--- CHECK YOUR UNDERSTANDING ---
[1] Can you retype the player profile from "- 2012: Volga" up to and including "Krasnoyarsk / 23 / (0)", with nothing changed?
[2] Answer these questions from the player profile:
(a) What position does he play?
(b) What number does he wear for his current team?
(c) With which club did he spend his youth career?

--- PASSAGE ---
+++++
Personal information
- Full name: Artyom Mikhaylovich Abramov
- Date of birth: 16 March 1991 (age 35)
- Place of birth: Nizhny Novgorod, Russian SFSR
- Height: 1.82 m (6 ft 0 in)
- Position: Defender

Team information
- Current team: Volna Nizhny Novgorod Oblast
- Number: 4

Youth career
- Spartak Moscow

Senior career*
- Years: Team / Apps / (Gls)
- 2011: Volga Nizhny Novgorod / 0 / (0)
- 2011: Zvezda Ryazan / 9 / (0)
- 2012: Volga Ulyanovsk / 8 / (0)
- 2012: Shakhtyor Peshelan
- 2013–2015: Volga Ulyanovsk / 50 / (1)
- 2015–2020: Nizhny Novgorod / 106 / (6)
- 2020–2021: Yenisey Krasnoyarsk / 23 / (0)
- 2021–2022: Tom Tomsk / 29 / (0)
+++++
--- GIVEN INFORMATION ---
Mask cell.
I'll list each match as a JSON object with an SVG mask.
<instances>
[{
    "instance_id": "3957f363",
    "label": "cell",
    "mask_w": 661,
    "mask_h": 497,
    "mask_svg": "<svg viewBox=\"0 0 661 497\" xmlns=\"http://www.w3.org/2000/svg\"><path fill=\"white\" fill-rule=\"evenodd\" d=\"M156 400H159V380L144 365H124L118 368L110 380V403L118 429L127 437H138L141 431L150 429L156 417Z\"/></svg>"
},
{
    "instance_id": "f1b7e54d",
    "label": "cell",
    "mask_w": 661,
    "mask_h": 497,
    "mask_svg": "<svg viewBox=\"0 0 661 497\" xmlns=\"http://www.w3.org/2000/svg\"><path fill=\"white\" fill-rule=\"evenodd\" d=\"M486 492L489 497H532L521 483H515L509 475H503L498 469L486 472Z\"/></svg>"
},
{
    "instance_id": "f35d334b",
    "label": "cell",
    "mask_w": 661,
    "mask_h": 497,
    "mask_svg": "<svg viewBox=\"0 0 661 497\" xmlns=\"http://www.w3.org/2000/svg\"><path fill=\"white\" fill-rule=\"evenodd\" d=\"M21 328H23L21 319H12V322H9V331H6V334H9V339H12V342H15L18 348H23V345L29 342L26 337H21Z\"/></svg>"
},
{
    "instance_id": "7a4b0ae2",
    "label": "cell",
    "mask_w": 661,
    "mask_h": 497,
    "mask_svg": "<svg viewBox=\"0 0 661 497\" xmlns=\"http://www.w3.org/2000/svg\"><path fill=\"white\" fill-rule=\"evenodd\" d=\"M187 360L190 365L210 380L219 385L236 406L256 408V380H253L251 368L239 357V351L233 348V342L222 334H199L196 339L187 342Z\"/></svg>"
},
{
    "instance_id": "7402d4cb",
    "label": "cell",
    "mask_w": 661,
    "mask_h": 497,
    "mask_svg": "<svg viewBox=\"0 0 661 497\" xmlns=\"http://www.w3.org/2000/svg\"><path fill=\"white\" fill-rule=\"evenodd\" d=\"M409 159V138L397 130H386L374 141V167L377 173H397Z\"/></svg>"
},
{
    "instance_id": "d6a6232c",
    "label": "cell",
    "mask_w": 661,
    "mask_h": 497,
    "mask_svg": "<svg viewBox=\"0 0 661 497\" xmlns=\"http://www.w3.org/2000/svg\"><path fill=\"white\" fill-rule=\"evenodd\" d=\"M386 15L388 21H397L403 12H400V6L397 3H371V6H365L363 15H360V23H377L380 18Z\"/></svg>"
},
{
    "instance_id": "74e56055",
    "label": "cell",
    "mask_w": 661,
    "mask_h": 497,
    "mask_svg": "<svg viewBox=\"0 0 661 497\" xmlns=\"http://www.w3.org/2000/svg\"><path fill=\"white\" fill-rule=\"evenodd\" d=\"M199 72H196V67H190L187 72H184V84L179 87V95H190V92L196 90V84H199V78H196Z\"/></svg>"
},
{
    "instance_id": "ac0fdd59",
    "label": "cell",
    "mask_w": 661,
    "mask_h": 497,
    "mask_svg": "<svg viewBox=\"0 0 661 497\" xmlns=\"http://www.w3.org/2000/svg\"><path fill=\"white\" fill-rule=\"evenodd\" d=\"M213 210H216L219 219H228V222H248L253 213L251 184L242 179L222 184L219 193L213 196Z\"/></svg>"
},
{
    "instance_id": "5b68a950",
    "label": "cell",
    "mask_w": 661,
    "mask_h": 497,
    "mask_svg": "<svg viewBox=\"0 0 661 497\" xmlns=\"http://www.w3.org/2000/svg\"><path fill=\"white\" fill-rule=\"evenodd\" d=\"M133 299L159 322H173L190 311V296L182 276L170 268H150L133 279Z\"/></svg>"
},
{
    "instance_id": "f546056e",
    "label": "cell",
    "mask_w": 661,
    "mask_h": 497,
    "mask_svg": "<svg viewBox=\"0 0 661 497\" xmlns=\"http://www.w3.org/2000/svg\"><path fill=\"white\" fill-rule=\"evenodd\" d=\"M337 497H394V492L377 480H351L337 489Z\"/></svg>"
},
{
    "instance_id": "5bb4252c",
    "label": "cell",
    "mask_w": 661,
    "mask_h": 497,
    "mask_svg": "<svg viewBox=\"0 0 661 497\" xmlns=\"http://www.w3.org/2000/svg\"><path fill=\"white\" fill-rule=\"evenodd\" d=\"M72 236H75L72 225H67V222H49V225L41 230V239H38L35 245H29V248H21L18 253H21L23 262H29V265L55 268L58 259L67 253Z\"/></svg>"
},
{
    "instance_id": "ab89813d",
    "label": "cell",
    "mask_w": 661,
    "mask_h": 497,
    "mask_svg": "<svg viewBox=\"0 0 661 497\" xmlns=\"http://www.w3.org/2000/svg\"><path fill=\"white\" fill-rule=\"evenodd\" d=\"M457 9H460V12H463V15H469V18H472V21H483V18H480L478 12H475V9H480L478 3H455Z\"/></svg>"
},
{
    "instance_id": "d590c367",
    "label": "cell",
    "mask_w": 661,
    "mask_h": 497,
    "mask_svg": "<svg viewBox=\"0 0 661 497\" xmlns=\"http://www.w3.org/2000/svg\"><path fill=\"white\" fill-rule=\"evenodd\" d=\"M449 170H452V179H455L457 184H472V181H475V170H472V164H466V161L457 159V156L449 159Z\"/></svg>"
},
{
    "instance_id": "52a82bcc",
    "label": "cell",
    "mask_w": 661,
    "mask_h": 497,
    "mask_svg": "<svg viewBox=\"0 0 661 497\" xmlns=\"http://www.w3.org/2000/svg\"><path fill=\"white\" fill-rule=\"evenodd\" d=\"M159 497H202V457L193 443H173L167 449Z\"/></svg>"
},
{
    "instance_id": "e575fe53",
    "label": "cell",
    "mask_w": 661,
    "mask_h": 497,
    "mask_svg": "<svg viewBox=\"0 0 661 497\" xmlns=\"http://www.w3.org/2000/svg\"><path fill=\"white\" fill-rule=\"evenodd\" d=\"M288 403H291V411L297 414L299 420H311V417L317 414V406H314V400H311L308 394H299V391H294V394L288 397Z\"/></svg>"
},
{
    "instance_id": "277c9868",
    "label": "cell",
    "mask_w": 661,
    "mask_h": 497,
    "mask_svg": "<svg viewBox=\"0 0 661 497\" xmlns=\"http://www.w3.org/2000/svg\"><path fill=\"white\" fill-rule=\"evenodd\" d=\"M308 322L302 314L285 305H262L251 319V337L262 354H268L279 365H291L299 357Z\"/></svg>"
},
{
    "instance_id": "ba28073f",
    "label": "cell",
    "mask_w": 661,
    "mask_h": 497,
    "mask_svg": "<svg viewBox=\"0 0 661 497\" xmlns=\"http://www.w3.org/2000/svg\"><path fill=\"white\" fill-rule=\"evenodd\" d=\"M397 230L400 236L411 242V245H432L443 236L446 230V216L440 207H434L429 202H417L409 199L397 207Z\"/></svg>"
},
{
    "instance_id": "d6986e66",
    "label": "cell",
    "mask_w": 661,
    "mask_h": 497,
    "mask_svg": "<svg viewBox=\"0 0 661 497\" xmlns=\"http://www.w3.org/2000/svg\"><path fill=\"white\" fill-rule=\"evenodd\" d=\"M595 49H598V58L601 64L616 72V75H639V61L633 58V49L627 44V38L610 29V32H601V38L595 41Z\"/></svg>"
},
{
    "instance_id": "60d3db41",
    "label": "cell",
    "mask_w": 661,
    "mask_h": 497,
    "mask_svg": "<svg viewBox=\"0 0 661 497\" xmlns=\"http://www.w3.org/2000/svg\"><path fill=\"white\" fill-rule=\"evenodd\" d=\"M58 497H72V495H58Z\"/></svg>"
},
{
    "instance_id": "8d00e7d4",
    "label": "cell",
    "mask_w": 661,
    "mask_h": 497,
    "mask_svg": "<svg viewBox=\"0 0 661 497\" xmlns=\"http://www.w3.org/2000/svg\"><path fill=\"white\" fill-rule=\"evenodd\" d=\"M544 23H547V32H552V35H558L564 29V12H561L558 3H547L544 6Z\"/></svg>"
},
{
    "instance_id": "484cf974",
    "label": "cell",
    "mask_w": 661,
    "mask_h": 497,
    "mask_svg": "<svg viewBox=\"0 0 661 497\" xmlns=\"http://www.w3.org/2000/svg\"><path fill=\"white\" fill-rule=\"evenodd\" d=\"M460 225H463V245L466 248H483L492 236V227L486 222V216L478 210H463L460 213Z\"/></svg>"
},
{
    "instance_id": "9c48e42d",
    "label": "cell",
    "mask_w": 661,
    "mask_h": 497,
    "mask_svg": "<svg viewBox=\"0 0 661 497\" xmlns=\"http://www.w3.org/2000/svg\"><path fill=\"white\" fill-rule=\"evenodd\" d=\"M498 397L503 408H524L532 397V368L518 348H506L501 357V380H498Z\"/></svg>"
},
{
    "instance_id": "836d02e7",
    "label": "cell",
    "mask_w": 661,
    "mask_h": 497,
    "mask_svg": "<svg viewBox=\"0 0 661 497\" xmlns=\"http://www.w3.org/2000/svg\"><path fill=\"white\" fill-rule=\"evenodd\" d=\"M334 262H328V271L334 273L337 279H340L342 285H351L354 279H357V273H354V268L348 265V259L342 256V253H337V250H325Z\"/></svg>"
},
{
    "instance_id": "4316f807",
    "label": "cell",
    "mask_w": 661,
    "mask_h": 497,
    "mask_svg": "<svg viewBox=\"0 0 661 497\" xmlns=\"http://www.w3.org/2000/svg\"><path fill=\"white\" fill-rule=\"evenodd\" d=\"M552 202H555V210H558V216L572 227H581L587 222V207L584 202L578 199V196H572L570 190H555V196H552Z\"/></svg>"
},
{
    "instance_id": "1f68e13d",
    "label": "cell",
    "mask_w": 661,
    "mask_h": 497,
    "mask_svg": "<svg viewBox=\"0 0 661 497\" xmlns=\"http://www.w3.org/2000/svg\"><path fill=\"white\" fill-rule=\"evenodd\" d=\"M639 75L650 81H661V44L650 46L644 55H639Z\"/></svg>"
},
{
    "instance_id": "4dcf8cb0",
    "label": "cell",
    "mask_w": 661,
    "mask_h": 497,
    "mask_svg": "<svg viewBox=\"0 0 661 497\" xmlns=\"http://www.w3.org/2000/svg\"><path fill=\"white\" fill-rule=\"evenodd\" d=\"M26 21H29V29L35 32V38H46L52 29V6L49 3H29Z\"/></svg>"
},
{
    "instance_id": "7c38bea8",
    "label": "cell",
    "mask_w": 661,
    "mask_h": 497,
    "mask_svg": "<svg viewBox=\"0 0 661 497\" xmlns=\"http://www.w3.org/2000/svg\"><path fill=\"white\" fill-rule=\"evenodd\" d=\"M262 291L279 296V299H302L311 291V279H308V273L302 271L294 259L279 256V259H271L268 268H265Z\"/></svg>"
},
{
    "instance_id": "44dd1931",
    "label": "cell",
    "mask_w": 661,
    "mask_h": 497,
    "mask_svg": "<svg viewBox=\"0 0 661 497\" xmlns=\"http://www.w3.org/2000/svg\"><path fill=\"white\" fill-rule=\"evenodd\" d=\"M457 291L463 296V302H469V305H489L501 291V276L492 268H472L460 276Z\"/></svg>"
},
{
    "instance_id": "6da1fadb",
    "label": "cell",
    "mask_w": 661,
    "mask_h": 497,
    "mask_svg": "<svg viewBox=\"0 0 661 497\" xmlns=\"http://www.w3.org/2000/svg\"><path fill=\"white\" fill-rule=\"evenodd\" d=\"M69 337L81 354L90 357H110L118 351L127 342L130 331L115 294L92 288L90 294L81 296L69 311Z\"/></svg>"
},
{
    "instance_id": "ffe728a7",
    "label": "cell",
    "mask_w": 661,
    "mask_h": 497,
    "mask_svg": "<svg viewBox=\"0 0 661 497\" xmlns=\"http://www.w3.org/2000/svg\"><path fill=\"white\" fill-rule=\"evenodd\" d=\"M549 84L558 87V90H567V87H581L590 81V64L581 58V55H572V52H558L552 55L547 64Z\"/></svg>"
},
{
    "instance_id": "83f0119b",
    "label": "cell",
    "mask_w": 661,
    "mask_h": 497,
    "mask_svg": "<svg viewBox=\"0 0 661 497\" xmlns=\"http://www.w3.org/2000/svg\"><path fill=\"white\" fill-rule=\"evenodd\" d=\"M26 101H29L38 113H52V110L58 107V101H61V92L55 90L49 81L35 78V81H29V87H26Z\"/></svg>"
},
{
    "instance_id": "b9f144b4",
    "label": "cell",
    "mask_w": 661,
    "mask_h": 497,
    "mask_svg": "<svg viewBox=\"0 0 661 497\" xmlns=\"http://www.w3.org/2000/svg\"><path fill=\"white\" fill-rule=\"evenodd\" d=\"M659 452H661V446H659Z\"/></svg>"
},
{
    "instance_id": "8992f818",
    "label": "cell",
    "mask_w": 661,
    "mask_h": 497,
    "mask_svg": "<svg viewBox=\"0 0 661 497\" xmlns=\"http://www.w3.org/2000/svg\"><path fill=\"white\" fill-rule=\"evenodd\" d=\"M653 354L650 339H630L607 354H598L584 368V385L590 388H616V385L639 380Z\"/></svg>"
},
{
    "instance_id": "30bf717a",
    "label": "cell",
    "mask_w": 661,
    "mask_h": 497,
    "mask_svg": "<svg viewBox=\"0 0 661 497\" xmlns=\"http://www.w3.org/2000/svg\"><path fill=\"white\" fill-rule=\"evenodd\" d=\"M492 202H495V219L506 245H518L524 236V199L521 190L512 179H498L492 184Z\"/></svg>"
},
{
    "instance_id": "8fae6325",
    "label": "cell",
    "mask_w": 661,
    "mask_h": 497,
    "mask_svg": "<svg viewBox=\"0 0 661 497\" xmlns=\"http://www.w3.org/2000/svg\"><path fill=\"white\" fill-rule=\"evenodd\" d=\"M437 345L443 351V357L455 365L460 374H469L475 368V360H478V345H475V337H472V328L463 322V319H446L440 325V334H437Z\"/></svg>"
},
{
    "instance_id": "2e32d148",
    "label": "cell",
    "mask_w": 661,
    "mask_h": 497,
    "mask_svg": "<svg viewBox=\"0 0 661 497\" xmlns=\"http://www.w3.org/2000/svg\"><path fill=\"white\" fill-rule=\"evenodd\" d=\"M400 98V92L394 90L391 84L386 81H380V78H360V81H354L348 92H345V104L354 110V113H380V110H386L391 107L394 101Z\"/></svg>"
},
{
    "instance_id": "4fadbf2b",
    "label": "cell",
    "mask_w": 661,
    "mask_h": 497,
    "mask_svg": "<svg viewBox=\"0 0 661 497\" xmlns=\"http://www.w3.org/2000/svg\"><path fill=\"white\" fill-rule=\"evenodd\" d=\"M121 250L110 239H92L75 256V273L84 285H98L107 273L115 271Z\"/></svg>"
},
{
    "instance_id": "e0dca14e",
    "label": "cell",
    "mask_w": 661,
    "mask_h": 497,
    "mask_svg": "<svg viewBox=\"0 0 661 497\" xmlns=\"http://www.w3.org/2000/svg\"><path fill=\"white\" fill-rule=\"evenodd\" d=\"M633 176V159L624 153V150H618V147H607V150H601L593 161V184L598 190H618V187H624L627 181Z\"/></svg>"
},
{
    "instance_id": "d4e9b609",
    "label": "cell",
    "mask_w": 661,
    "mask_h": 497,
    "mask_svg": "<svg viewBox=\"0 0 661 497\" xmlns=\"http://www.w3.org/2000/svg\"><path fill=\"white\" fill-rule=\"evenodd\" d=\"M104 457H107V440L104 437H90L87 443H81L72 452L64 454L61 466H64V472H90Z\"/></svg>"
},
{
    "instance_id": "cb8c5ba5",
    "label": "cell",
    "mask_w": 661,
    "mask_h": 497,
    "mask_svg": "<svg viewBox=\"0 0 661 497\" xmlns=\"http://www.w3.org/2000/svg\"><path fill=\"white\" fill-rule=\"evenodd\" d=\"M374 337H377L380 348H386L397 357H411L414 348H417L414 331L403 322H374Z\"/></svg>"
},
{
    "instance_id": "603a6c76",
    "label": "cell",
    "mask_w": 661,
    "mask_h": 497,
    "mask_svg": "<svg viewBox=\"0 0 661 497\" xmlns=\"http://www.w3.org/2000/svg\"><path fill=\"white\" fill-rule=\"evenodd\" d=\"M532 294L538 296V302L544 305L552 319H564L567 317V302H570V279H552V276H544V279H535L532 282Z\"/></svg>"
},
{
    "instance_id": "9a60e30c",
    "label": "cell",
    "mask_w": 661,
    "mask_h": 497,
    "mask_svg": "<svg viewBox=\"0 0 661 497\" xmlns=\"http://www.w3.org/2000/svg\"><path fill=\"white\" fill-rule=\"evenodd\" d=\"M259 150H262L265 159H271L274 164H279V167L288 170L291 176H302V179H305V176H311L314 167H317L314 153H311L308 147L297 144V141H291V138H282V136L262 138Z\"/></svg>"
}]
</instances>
+++++
--- SOLUTIONS BY TASK ---
[1]
- 2012: Volga Ulyanovsk / 8 / (0)
- 2012: Shakhtyor Peshelan
- 2013–2015: Volga Ulyanovsk / 50 / (1)
- 2015–2020: Nizhny Novgorod / 106 / (6)
- 2020–2021: Yenisey Krasnoyarsk / 23 / (0)

[2]
(a) Defender
(b) 4
(c) Spartak Moscow